After US swimmer Michael Phelps showed up at the Olympics with round purple bruises on his body, there have been a ton of stories explaining why. The short answer: he’s fallen for pseudoscientific bullshit.
It’s called cupping, a technique that dates from before modern medicine in which a glass cup is heated and placed on the skin. As the air inside the cup cools, it creates suction, pulling up the skin, often breaking capillaries underneath, and leaving that round purple/red mark. Believers say it helps fight muscle fatigue and, well, a litany of other things, but there is absolutely no scientific evidence to support those claims.
I’ve known about cupping for a long time, because my parents told me stories of their parents using the practice to heal them (and their siblings) when they were very young. What did it treat? Whatever you said it treated — a cold, a fever, pneumonia — you didn’t have to be specific because the fact was (and remains) that cupping has no positive or restorative effect at all.
Of course, health expert Gwyneth Paltrow — the woman who promoted vagina steaming — is a cupping endorser, so you know it’s garbage. Unfortunately, because of Phelps, the gullible public, which had never heard of cupping, will start using the practice. I predict that within a month or two, we’ll see a rash (if you’ll pardon the pun) of stories about people being burned by the practice, both literally and figuratively.
What really pisses me off about this story is that the vast majority of media outlets that report on Phelps’ bruises won’t bother to find someone who says what I’ve just told you. All they had to do was Google “cupping” to find this piece, in which David Gorski debunks the nonsense behind the craze.
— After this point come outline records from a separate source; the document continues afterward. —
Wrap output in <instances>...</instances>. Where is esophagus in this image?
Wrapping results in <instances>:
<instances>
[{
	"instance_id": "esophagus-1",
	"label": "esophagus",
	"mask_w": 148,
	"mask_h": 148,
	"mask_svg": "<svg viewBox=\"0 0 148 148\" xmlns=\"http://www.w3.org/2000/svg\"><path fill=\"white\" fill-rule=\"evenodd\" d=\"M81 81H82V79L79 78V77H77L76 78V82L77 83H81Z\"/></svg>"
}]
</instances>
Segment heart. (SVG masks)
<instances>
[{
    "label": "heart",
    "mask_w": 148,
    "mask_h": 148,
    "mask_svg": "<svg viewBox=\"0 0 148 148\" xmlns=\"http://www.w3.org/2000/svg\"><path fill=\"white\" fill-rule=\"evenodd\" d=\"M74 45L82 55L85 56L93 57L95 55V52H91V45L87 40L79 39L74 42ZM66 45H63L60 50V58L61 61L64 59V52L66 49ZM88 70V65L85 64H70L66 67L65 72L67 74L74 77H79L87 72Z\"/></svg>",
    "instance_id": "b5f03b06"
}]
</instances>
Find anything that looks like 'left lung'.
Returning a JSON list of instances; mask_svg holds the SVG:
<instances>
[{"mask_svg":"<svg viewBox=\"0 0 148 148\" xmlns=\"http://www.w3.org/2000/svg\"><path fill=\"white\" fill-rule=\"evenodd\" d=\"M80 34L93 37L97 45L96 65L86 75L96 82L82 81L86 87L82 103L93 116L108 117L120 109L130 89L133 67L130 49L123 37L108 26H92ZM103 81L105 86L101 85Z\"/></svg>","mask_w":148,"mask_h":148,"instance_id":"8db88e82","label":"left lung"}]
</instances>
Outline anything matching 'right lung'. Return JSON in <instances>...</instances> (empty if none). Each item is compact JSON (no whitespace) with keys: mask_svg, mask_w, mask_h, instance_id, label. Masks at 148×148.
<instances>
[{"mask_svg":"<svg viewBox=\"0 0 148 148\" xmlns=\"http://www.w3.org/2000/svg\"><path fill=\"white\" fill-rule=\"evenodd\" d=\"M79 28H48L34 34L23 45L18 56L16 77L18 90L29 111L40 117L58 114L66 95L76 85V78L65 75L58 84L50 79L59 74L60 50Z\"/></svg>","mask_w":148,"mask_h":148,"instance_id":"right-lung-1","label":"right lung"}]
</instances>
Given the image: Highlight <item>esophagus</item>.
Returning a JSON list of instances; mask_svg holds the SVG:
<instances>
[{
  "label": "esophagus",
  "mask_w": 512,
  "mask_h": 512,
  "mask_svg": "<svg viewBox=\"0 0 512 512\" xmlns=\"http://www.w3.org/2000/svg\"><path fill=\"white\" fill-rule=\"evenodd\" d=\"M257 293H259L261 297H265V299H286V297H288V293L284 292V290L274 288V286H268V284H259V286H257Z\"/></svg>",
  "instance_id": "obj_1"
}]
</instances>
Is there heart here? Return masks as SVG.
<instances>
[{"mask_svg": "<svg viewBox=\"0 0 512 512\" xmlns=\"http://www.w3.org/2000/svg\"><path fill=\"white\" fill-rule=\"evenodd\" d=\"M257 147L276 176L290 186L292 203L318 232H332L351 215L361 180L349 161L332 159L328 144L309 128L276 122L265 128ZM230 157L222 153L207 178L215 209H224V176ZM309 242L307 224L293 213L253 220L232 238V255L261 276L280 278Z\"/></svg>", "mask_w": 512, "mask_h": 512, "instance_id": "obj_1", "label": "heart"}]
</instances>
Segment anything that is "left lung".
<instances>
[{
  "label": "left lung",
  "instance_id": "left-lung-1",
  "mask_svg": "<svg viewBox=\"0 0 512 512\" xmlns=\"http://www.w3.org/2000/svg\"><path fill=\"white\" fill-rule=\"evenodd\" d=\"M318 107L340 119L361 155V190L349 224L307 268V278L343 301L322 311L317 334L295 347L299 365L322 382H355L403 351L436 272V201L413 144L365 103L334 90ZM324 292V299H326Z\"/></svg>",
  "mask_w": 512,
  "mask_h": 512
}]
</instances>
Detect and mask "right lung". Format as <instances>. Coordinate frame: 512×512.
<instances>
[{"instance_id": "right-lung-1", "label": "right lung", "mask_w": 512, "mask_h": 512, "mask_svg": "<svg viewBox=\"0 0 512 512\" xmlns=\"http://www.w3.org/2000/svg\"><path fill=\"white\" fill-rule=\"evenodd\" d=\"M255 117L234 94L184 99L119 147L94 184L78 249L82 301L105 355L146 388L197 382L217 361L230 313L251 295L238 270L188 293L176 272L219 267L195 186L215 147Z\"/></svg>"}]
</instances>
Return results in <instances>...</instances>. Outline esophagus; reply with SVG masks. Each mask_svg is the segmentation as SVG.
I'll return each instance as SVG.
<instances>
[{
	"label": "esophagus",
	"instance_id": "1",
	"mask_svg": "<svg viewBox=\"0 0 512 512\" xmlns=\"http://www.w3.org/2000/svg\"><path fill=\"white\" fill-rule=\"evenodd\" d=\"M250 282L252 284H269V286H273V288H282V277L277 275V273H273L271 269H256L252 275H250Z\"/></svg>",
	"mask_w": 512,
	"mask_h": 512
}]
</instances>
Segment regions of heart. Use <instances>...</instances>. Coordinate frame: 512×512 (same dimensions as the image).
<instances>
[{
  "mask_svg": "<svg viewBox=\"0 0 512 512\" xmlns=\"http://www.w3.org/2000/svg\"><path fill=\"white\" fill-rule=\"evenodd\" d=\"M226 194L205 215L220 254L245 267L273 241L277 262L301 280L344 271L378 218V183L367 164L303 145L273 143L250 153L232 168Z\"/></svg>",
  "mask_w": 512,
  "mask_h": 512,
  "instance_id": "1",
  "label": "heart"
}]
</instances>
I’d much rather they tell a better science-for-the-win story like this one, about a woman who got married this weekend and was accompanied down the aisle by the man who had received her father’s heart after he died ten years ago. That’s a tale of real life-saving science with a happily emotional ending.
A story like that could inspire more people to become organ donors, which we have a chronic shortage of in this country. But instead we’ll get a batch of trendy idiots walking around with giant hickeys on their bodies.